I'd only quibble over "it's just another hypothesis and not particularly compelling, given the differences among Isaiah, deutero-Isaiah, and trito-Isaiah." What's not particularly compelling is the hypotheses of multiple authors of varying sections of Isaiah, since the only "evidence" for multiple authors is the long-noted differences in style and/or genre of the three sections of the book. But such difference don't prove multiple authorship -- they only make it possible or plausible. Neither history nor tradition know anything of Deutero-Isaiah: the entire book has always been attributed to Isaiah. That doesn't prove single authorship, of course, but it does count for something. There's as much reason to conclude that the different sections date from different times and circumstances in Isaiah's life as there is to believe in two or more authors (unless, of course, one has problems with, for example, a prophet of God knowing the name of Cyrus the Persian some two centuries prior to the reign of Cyrus, which is not a problem for a Christian).


Gravatar Megan:
A pamphlet called "Which Bible should I read, and why it matters", by TAN publishing. Be prepared to dump NAB and read Douay, but understand WHY.

Chris


Gravatar Joe,

I think you've missed the point. No one is explaining away the historicity of Scripture here, least of all me. And I fail to see your distinction between: "Scriptures are not a means to arriving at doctrine--they are the foundation of doctrine." Of course, Scripture is a means of arriving at doctrine. How else would one arrive at doctrine if not for Scripture and reflection on Scripture? And no one's treating the Scriptures as "pastiches," either. Unlike Luther and the Reformed tradition, where the Scriptures were divided up, with Paul being elevated above the rest, or to the exclusion of the rest, the Catholic tradition has been to read the Scriptures (OT and NT) in toto, as one of the expressions of the Word of God. And simply because a few Catholic theologians have gone too far with the historical-critical method doesn't mean you are allowed to throw it out completely, either. After all, we don't want to de-historicize Scripture, either theologically or in our historical studies.

Your comment on R. Brown's treatment of the Virgin Birth shows a lack of understanding as well. All Brown was really saying was that it took Scripture AND Tradition (as it always does) to engender the dogma of the Virgin Birth, just as it took both Scripture AND Tradition to engender the dogma of the Immaculate Conception. Scription alone is not always sufficient. And that's Catholic teaching.


Jordanes,

I really don't see the problem with Isaiah, taken as three distinct authors (or perhaps even more). We're not dealing with faith here or dogma or morals. And one can learn a lot from close textual study. And if one wants to avoid de-historicizing the Scriptures, the one also ought to recognize the various genres and changes in style, etc., as well as basic historical data.

* [DATASET EXTRACT]:
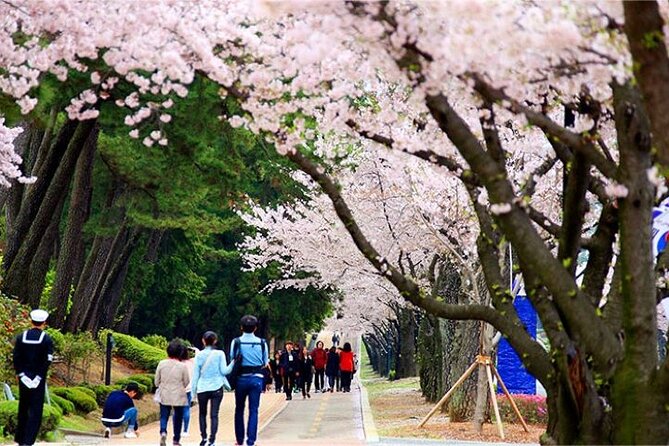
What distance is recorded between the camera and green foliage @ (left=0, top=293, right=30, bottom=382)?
789 inches

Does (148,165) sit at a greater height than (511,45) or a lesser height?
greater

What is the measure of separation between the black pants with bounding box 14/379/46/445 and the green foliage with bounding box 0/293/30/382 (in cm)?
640

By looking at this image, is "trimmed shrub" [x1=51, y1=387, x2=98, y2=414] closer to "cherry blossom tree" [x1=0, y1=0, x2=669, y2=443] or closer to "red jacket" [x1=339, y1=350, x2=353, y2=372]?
"cherry blossom tree" [x1=0, y1=0, x2=669, y2=443]

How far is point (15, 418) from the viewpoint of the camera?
16906mm

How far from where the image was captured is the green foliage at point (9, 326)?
2005 cm

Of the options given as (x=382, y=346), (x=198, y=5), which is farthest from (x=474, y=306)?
(x=382, y=346)

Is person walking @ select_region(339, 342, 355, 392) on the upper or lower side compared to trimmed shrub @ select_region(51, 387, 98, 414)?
upper

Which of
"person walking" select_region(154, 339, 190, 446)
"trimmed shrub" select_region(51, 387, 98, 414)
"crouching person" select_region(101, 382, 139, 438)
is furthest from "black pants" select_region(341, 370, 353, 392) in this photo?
"person walking" select_region(154, 339, 190, 446)

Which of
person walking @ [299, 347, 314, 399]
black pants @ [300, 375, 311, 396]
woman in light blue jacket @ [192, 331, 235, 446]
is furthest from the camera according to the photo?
A: person walking @ [299, 347, 314, 399]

* [WHAT THE TASK ASKS]: Resume the comment thread on the authorship of Isaiah and the reading of Scripture, picking up right after its last sentence.

* [RESPONSE BELOW]:
Gravatar One of the chief driving forces behind hypotheses that try to identify multiple authors in Isaiah has been difficulty in believing that a prophet could know the future. So-called Deutero-Isaiah is pretty insistent that God can and does reveal the future to prophets, though. Of course one can posit multiple “Isaiahs” who all lived and wrote before the events foretold in the Book of Isaiah, but as I understand it these hypotheses as a rule place all of the “Isaiahs” well after the events foretold, and some would even claim that the whole of the book is pseudepigraphal. Since ancient tradition and history tell us nothing about multiple authors of Isaiah, all we can do is speculate without being able to reach any solid conclusions. Did Isaiah write only the first half of the book? Were the “royal chronicle” interludes and chapters 40-66 written by someone else and appended to the book after Isaiah’s lifetime? Or are only certain passages of the book authentic, with the rest being falsely attributed to Isaiah? Or was the entire book written after Isaiah’s lifetime and palmed off as his work? There’s simply no way to be sure, and no good reason why Isaiah couldn’t have written the entire book, or could have written two books that were joined together with the “royal chronicle” chapters written by someone else and added in the middle as connecting text. There are many possible explanations for how God inspired the Book of Isaiah to be written. In the absence of evidence to the contrary, however, the favored view ought to be that we should respect the longstanding tradition of Jews and Christians regarding the authorship of the book. God knows if that tradition is incorrect, but we’ll never be able to tell one way or another, and such speculation won’t give us much help in understanding what the Holy Spirit is telling us through Isaiah.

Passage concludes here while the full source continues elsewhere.